Subjects’ characteristics and estimation of racial ancestry

After excluding subjects with low marker call rate, 383 (92%) of the 416 participants from Hartford and 560 (96.1%) of the 583 participants from San Juan remained in this analysis, comprising 943 children with (cases, n=520) and without (control subjects, n=423) asthma. A comparison of children who were and were not included in this analysis (based on having blood samples and genotypic data) is shown in eTable 1. In San Juan, cases or control subjects included in the current analysis were significantly more likely to have a lower household income than those not included; there was no significant difference in lung function measures or in our secondary outcomes between the two groups. In Hartford, cases included in this analysis had a lower household income and were less likely to have used ICS in the prior year or to have been born premature than those not included. There was no significant difference in lung function measures or in our secondary outcomes between the two groups. Compared to control subjects not included in our analysis in Hartford, those included were more likely to be boys; there was no significant difference in lung function measures between the two groups.
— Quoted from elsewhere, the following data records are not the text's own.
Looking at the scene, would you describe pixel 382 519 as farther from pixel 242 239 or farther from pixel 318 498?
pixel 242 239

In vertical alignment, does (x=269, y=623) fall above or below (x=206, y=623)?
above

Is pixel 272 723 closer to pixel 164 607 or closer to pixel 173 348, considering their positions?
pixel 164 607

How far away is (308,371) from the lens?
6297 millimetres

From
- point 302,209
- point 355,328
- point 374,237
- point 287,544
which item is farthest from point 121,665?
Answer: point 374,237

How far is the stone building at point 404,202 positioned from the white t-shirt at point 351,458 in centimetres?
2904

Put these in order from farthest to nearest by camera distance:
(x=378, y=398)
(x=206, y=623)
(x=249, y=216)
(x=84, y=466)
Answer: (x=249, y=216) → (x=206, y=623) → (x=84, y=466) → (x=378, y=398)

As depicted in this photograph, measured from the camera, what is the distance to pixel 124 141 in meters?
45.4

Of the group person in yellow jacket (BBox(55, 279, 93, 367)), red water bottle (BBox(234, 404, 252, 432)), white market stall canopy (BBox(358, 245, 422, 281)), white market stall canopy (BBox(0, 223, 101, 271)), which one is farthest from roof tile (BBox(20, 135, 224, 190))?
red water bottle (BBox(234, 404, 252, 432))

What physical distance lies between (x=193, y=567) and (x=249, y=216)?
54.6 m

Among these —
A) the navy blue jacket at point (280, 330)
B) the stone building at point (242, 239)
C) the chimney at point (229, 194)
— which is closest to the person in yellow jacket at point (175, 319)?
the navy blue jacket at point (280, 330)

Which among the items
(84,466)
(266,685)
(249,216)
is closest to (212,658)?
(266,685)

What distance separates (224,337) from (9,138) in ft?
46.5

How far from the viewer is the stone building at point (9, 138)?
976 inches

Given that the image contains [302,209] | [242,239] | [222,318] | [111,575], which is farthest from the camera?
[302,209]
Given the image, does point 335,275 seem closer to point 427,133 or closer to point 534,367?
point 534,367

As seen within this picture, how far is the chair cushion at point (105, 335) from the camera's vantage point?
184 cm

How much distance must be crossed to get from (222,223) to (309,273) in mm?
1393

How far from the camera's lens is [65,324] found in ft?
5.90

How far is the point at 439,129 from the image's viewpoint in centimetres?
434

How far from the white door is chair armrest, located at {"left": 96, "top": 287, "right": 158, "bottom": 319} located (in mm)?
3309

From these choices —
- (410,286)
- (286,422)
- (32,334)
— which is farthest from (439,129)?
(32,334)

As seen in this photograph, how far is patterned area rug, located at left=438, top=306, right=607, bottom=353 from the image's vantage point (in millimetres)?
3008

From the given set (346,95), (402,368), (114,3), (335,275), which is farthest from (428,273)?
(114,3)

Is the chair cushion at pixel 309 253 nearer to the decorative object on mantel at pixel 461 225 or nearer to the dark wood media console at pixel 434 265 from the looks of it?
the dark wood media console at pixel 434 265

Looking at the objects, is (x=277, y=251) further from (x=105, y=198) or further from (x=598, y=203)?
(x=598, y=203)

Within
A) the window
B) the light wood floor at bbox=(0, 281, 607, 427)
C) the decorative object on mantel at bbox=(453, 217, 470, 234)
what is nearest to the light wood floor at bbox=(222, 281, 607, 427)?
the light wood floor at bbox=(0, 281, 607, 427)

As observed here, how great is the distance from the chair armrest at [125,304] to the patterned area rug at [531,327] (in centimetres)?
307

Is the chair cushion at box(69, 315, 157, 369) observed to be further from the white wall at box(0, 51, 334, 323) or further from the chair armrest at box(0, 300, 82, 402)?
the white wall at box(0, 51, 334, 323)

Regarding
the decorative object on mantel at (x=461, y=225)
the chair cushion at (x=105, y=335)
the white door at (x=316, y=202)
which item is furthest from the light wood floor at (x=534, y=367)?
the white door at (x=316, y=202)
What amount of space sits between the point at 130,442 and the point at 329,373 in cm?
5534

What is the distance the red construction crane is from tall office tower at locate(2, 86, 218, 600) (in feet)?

We performed a principal-components analysis, which clusters participants based on similar racial ancestry (Figure 1).¹⁰ The Puerto Rican children in our study primarily fall along an axis between the European and African cohorts in HapMap, suggesting that they have mainly admixed European and African ancestry, with a smaller component of Native American ancestry. The mean estimated ancestral proportions for study participants are shown in eTable 2.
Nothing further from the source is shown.